Dataset extract
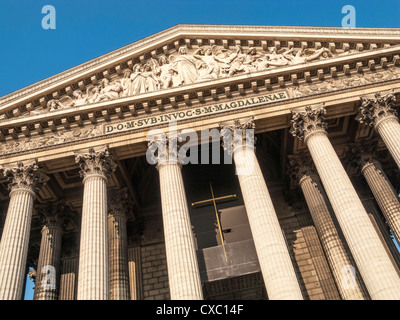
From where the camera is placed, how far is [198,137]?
18.6m

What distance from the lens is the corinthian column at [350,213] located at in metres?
13.4

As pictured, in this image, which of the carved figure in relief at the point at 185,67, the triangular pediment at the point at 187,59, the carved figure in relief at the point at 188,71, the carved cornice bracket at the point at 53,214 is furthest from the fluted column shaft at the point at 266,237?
the carved cornice bracket at the point at 53,214

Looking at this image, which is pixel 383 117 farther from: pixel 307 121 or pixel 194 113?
pixel 194 113

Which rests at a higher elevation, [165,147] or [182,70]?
[182,70]

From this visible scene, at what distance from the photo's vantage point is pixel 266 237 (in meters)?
14.8

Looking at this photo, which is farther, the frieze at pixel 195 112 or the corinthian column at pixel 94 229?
the frieze at pixel 195 112

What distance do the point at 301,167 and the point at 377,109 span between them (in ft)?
15.0

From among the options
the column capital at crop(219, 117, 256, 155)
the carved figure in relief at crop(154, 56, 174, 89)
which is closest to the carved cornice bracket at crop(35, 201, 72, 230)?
the carved figure in relief at crop(154, 56, 174, 89)

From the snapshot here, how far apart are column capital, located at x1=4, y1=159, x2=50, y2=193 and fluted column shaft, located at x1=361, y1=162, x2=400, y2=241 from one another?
14963 mm

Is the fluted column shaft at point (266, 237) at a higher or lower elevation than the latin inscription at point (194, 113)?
lower

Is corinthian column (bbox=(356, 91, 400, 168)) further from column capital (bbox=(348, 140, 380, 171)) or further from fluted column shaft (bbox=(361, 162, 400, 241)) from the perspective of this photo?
fluted column shaft (bbox=(361, 162, 400, 241))

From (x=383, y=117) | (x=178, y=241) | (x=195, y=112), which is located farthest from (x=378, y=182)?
(x=178, y=241)

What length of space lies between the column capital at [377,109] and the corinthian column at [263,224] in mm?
4925

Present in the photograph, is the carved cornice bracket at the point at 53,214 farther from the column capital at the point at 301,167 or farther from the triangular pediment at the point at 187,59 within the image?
the column capital at the point at 301,167
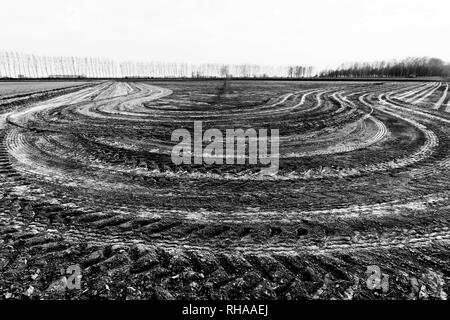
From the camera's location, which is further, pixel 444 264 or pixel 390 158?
pixel 390 158

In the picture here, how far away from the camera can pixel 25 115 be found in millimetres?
12570

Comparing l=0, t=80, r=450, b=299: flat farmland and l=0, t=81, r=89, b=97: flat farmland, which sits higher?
l=0, t=81, r=89, b=97: flat farmland

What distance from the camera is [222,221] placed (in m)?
4.15

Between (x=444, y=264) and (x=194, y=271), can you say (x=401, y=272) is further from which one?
(x=194, y=271)

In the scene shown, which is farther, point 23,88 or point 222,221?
point 23,88

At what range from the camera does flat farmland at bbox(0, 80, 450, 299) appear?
302cm

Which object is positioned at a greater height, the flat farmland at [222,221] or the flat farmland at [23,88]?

What you need to do
Please turn the data above into a numbered list with one line per item, skipping blank lines and leaving out the pictures.

Output
1. From where the camera is placed, how far is [198,137]?
2. 18.6m
3. What distance from the lens is the corinthian column at [350,213] located at in metres?
4. 13.4
5. As pictured, in this image, which of the carved figure in relief at the point at 185,67, the triangular pediment at the point at 187,59, the carved figure in relief at the point at 188,71, the carved cornice bracket at the point at 53,214 is furthest from the fluted column shaft at the point at 266,237?
6. the carved cornice bracket at the point at 53,214
7. Looking at this image, which is pixel 383 117 farther from: pixel 307 121 or pixel 194 113?
8. pixel 194 113
9. Which rests at a higher elevation, [165,147] or [182,70]?
10. [182,70]
11. From this visible scene, at what distance from the photo's vantage point is pixel 266 237 (in meters)?
12. 14.8
13. Looking at this photo, which is farther, the frieze at pixel 195 112 or the corinthian column at pixel 94 229?
14. the frieze at pixel 195 112
15. What distance do the point at 301,167 and the point at 377,109 span between them (in ft)?
16. 15.0
17. From among the options
18. the column capital at crop(219, 117, 256, 155)
19. the carved figure in relief at crop(154, 56, 174, 89)
20. which is closest to the carved cornice bracket at crop(35, 201, 72, 230)?
21. the carved figure in relief at crop(154, 56, 174, 89)
22. From the snapshot here, how far apart are column capital, located at x1=4, y1=159, x2=50, y2=193 and fluted column shaft, located at x1=361, y1=162, x2=400, y2=241 from one another?
23. 14963 mm
24. Is the fluted column shaft at point (266, 237) at a higher or lower elevation than the latin inscription at point (194, 113)?
25. lower
26. Is corinthian column (bbox=(356, 91, 400, 168)) further from column capital (bbox=(348, 140, 380, 171)) or further from fluted column shaft (bbox=(361, 162, 400, 241)) from the perspective of this photo?
27. fluted column shaft (bbox=(361, 162, 400, 241))
28. From (x=383, y=117) | (x=178, y=241) | (x=195, y=112), which is located farthest from (x=378, y=182)?
29. (x=178, y=241)
30. What length of space lies between the column capital at [377,109] and the corinthian column at [263,224] in mm?
31. 4925
32. Present in the photograph, is the carved cornice bracket at the point at 53,214 farther from the column capital at the point at 301,167 or farther from the triangular pediment at the point at 187,59 within the image?
33. the column capital at the point at 301,167
34. From the camera's location, which is further, pixel 444 264 or pixel 390 158?
35. pixel 390 158
36. In the picture here, how far away from the camera can pixel 25 115 be found in millimetres?
37. 12570
38. Comparing l=0, t=80, r=450, b=299: flat farmland and l=0, t=81, r=89, b=97: flat farmland, which sits higher?
39. l=0, t=81, r=89, b=97: flat farmland
40. What distance from the camera is [222,221] placed (in m)?
41. 4.15
42. Between (x=444, y=264) and (x=194, y=271), can you say (x=401, y=272) is further from which one?
43. (x=194, y=271)
44. In the scene shown, which is farther, point 23,88 or point 222,221?
45. point 23,88
46. At what range from the camera does flat farmland at bbox(0, 80, 450, 299) appear?
47. 302cm
48. Which object is positioned at a greater height, the flat farmland at [222,221] or the flat farmland at [23,88]?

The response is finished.